Welcome to the underground. Here, we explore techniques that push the boundaries of what computers and code are supposed to do. Forget the clean, predictable world of single-language projects and standard file formats. We're diving into the fascinating, sometimes illicit, world of polyglots – single files designed to be valid and functional in multiple languages or formats simultaneously.

This isn't just about clever tricks; it's about understanding how interpreters and parsers work at a fundamental level – examining the stream of bytes and finding ways to whisper different instructions to different listeners from the same script. This technique can be used for surprising compatibility, but it's often found lurking in the shadows, used for obfuscation, challenging security systems, or hiding malicious payloads in plain sight.

What is a Polyglot?

Let's start with a clear definition, just like they might give you in school, before we twist it for our purposes:

In computing, a polyglot is a computer program, script, or other file written in a valid form of multiple programming languages or file formats. The name is analogous to multilingualism, referring to the ability to speak many languages. A polyglot file is composed by combining syntax from two or more different formats or languages.

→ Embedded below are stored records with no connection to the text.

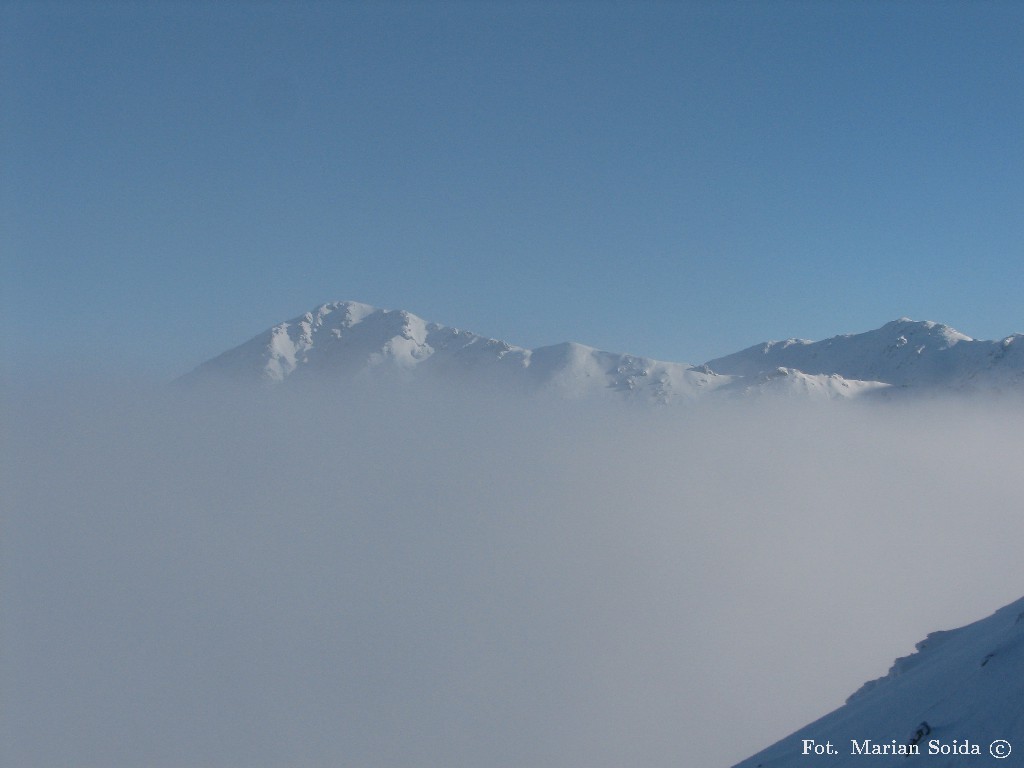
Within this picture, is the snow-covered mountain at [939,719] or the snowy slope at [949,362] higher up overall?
the snowy slope at [949,362]

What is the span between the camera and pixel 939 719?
871 centimetres

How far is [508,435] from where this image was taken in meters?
186

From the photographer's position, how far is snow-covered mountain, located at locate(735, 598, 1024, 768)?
7.68 metres

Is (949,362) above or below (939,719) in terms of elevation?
above

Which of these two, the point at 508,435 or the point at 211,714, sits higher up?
the point at 508,435

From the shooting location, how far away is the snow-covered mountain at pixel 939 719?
7676 millimetres

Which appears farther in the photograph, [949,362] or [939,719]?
[949,362]

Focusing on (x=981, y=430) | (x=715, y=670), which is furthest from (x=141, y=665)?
(x=981, y=430)

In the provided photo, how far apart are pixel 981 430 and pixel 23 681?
583 feet

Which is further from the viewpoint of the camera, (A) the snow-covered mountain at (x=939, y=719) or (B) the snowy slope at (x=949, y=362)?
(B) the snowy slope at (x=949, y=362)

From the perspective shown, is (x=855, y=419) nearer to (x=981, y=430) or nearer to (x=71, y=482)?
(x=981, y=430)

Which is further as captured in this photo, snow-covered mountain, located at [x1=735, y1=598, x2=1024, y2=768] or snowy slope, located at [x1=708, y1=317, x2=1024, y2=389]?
snowy slope, located at [x1=708, y1=317, x2=1024, y2=389]

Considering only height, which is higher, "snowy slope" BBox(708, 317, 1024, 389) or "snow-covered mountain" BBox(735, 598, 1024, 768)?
"snowy slope" BBox(708, 317, 1024, 389)

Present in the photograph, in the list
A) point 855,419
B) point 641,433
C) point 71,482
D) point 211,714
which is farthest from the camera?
point 71,482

Think of it like a secret agent leaving a message that looks like an innocent shopping list to one person but contains a coded operational plan when read by someone else who knows the cipher. The "cipher" here is the specific syntax and parsing rules of different computer languages or file formats.

When the polyglot is designed to be interpreted as source code, it's specifically called a polyglot program. However, the core principle applies to any file type. The key insight is that all files are ultimately just streams of bytes. Different programs read these bytes and interpret them according to their own rules (their syntax, format specifications, etc.). A polyglot works by arranging these bytes in a way that satisfies the interpretation rules of more than one program or language simultaneously.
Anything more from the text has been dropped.